**WHAT IS NEEDED**
Copy the entries word for word, beginning with the one that contains "Lego Icons Bouquet" and stopping after the one that contains "De Cecco Fusilli, #34, 1 LB | 453 g". Omit the picture markers.

**EXTRACTED RECORDS**
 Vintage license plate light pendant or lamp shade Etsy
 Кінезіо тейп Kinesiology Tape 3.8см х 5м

--

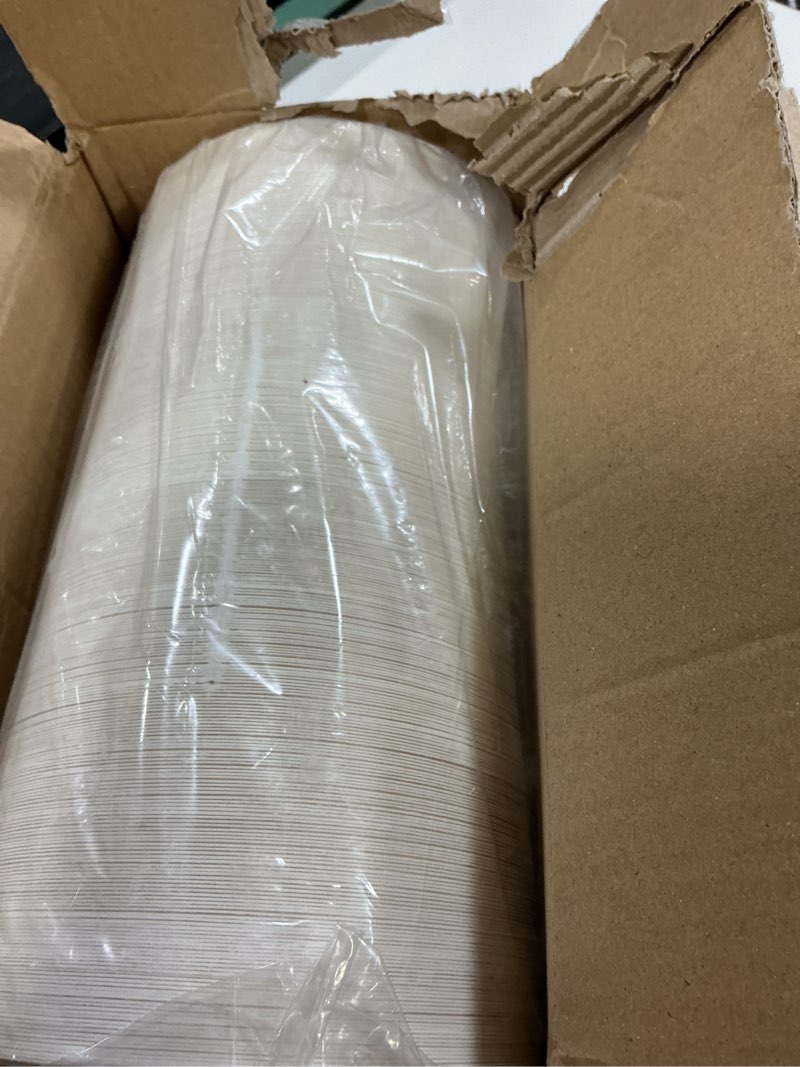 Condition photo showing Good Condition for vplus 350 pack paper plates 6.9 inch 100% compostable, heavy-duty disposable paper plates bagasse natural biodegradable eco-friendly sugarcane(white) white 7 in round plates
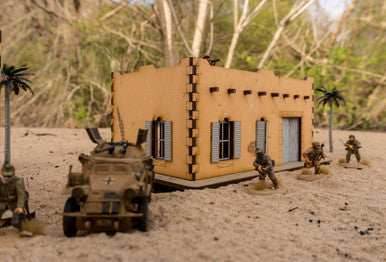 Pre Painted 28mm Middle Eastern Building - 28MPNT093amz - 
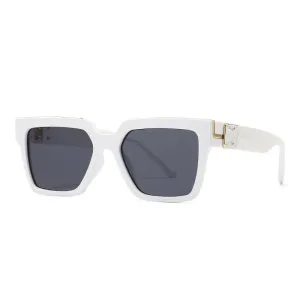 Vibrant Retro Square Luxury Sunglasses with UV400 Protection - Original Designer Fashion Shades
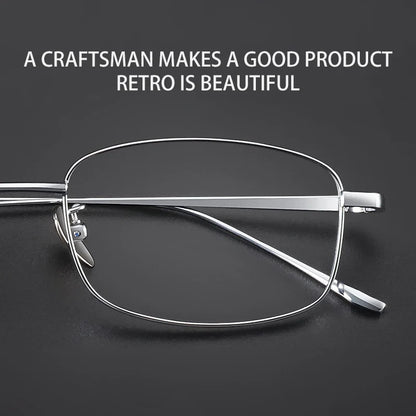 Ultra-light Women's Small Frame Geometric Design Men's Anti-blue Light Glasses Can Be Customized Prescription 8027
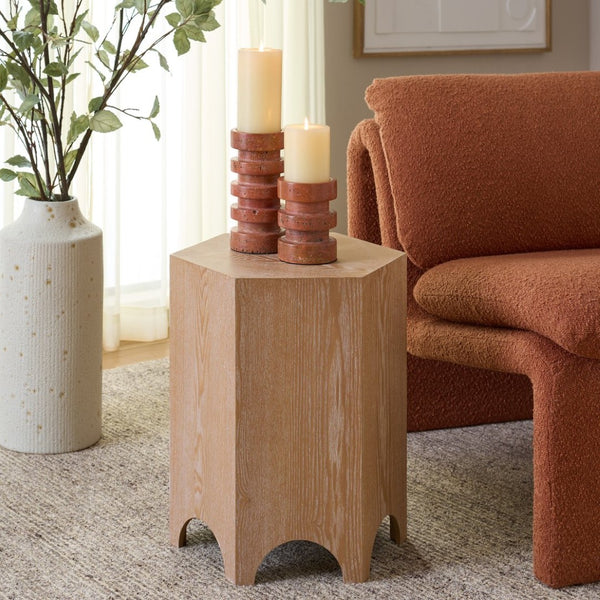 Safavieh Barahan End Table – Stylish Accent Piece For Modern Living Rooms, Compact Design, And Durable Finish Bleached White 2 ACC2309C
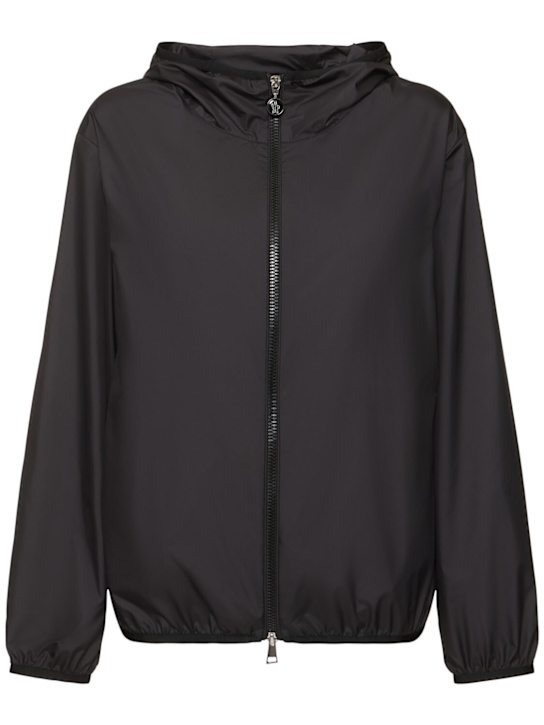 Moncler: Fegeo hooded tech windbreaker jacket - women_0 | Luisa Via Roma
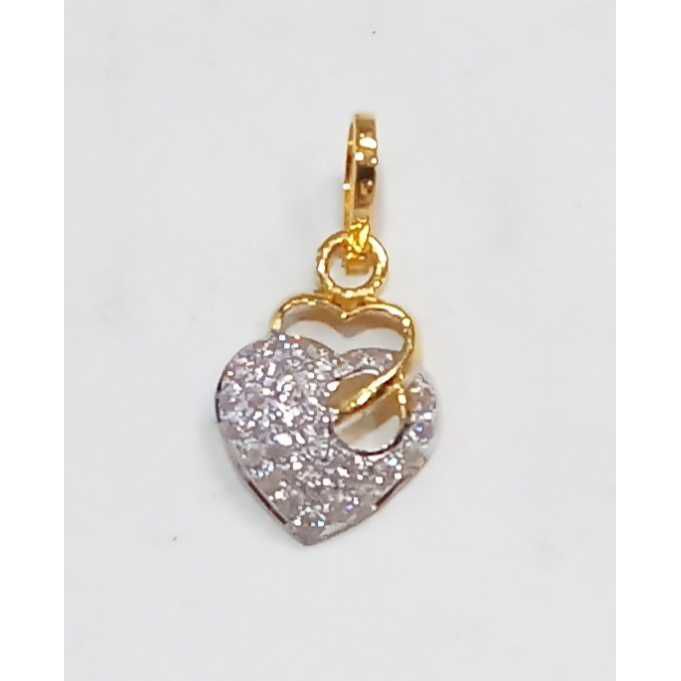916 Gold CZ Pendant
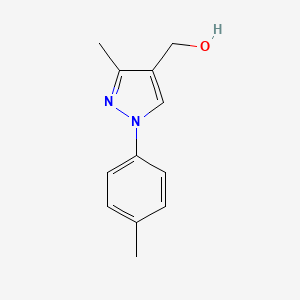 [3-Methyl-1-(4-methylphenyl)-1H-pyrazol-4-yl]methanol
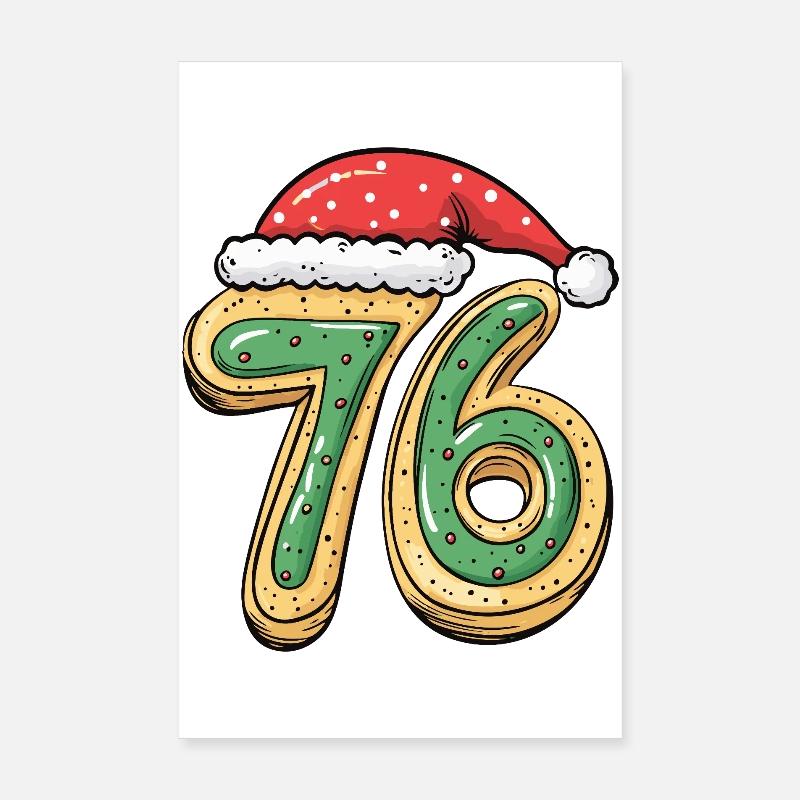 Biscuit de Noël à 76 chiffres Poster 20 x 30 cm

--

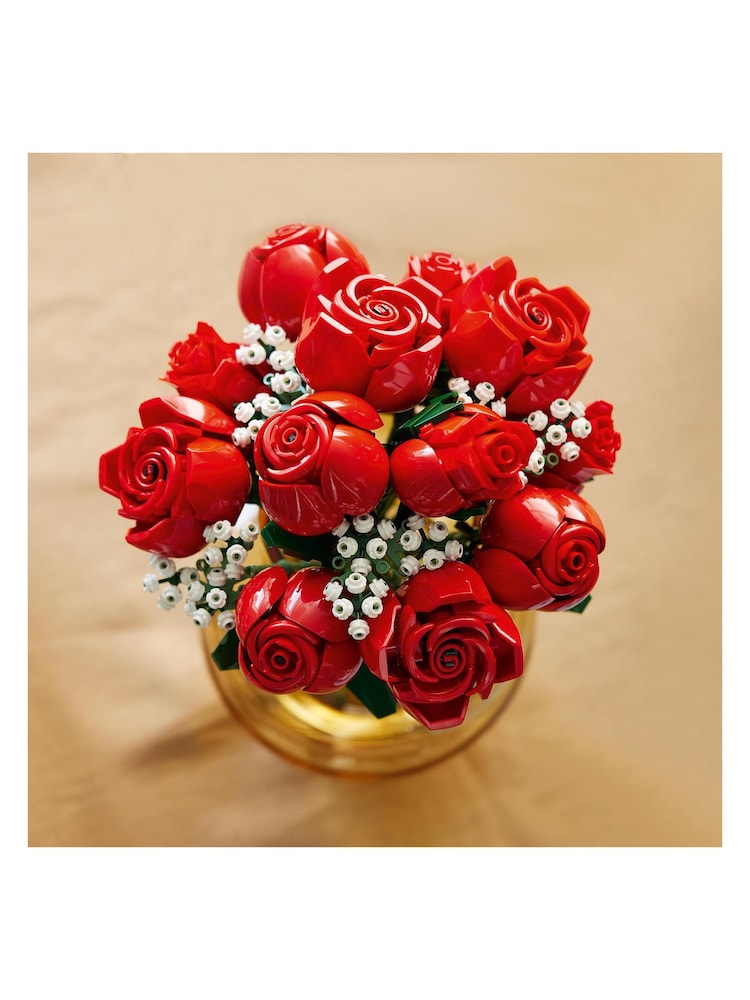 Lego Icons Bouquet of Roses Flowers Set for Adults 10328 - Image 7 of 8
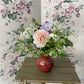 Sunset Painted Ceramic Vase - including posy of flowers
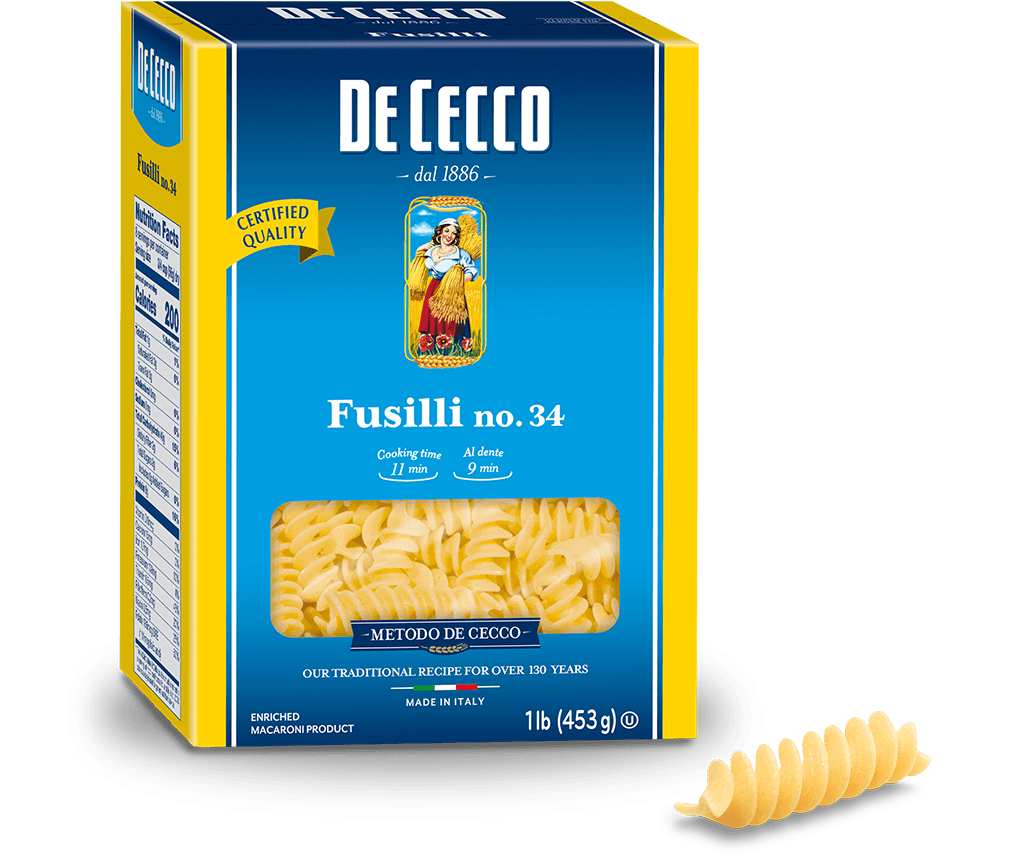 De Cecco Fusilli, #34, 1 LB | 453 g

**YOUR RESPONSE**
 Lego Icons Bouquet of Roses Flowers Set for Adults 10328 - Image 7 of 8
 Sunset Painted Ceramic Vase - including posy of flowers
 De Cecco Fusilli, #34, 1 LB | 453 g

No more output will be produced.